**Directions for this task:** In the forum discussion of Libeskind's buildings below, rewrite the part that opens with the words "My coworkers were" and closes with "see you WonderK!!!", substituting "fountain" for "pool".

So I guess I'm just sad that Libeskind is looking more and more like a "one-hit wonder" like aeaa said. I'm one of the people that thought that the Jewish museum is good but I certainly didn't expect the same damn thing to be repeated over and over and over again.....it kind of takes away from the Jewish museum.
I guess I'm thinking that in spite of how it looks on paper, this project that he has planned for Covington looks way better than anything that is already there? Sad but true. At least it doesn't have a bunch of angular slashes on it.
I guess what is most disappointing is that here is someone really high profile that has a chance to do work for any number of well-paying clients, and he is basically just shitting it all away with his own brand of reproducable crap. Just because it's different doesn't make it better. Just because no one has done it before doesn't mean you have to repopulate the earth with a bunch of 'random slash' style buildings.
</end theraputic rant>
he should stick to writing text and his bullcrap poetry
Hey, maybe we shouldn't knock him just yet. He is, after all, one of very few "starchitects" (I hate that word) who works regularly on commercial projects. He clearly knows how to speak the developers' language, which will eventually open the doors for even better buildings. Rome wasn't built in a day. Look at how much better it is than that faux copper shit. If he came to the table with some ground breaking design, there's a chance the people with the money would have said, "thanks, but no thanks." I think this is a good way to do it. Other developers will see it and (if it makes any money), consider whether they should seek out better designs, too. I hope that this is just getting the ball rolling.
was it yet mentioned that he's building in Sacramento, California now too? Another condo high rise in the "mid-west" of California.
I like it when he stays closer to the ground . . .
This is what he is doing for the Denver art musem. There are also some "museum lofts" going up near there that I think he might also be working on.
museum residences
See--there you go. Libeskind is all about developments.
I was driving to work yesterday, and as I emerged on the south side of Roebling's lovely suspension bridge over the Ohio, I noticed this on the parking lot in front of my big pink trashcan (office building):
Can you see it? It's a big fat blue outline spray painted on the parking lot where the Libeskind condo tower is supposed to go. It's not been built yet but it's like a building died there. Like a giant crime scene.
My coworkers were all hoping they would put a pool in the outline.
If you pay attention to the picture you can see me in the window reflection too.
I see you WonderK!!!
Interesting picture. I wonder what prompted the blue paint, is the project coming up for zoning review soon or something?
Honestly, lb, I think they are just being dramatic. I've lived around here for a while and I've never seen anything like this. It doesn't have any stakes or anything for digging, and I don't think they've served notice to the people who use that lot yet. It's just weird.
post a pic of yourself covered in blue paint.
You bring the blue paint, I've got the camera.
:-D
pablo's blue period will have nothing on ours
it looks tacky as hell but ill hold my tongue until i see more. maybe the interior will be better.
I've heard rumor that the associated firm (GBBN, maybe?), designed the building based on a scrappy sketch from Libeskind...and even they're somewhat embarrassed by it.

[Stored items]
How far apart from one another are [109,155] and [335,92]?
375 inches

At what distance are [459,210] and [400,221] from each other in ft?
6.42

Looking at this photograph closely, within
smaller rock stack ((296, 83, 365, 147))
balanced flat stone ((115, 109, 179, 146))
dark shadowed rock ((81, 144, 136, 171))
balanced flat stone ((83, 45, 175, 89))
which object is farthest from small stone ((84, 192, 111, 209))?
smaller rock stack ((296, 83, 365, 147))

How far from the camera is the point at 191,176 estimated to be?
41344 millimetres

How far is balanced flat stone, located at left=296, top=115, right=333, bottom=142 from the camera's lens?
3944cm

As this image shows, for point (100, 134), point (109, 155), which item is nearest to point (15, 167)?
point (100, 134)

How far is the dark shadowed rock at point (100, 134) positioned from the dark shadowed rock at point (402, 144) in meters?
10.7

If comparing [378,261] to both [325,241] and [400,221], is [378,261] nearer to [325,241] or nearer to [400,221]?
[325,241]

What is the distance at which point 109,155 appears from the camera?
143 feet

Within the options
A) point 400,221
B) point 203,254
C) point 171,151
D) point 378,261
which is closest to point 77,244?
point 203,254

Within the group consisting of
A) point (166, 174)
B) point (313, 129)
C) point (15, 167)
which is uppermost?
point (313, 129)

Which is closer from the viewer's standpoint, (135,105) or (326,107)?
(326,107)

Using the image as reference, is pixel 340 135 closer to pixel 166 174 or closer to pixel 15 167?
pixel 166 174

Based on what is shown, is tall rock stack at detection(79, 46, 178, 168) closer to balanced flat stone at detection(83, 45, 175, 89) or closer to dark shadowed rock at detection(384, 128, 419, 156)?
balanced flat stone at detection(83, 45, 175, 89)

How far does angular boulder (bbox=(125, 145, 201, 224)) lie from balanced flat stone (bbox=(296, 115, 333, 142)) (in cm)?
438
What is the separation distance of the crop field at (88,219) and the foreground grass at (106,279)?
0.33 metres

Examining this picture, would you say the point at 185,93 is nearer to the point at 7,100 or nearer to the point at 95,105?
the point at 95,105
--
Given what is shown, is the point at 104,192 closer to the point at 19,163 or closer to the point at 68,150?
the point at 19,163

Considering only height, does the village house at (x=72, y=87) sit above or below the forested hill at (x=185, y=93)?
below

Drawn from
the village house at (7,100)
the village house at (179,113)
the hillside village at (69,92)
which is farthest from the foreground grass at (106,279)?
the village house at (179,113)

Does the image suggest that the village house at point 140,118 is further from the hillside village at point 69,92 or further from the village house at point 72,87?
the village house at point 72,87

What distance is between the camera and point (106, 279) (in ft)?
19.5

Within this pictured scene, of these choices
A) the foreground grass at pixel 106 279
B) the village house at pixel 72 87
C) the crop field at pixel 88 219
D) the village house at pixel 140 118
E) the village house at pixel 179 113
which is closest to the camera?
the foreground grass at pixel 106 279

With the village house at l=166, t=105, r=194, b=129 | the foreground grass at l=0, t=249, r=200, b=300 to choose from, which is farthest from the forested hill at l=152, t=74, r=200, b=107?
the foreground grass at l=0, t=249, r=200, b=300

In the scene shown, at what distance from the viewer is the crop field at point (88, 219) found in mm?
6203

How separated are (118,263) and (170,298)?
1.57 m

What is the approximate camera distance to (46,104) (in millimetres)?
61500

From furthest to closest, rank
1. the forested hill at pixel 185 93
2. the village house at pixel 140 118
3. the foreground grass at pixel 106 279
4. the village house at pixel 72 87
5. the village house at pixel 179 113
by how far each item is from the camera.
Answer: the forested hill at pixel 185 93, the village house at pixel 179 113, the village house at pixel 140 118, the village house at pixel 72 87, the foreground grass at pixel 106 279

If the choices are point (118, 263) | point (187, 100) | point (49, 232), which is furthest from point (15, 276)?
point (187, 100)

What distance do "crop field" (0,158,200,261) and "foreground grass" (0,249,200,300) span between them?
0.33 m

**Answer for the task:**
My coworkers were all hoping they would put a fountain in the outline.
If you pay attention to the picture you can see me in the window reflection too.
I see you WonderK!!!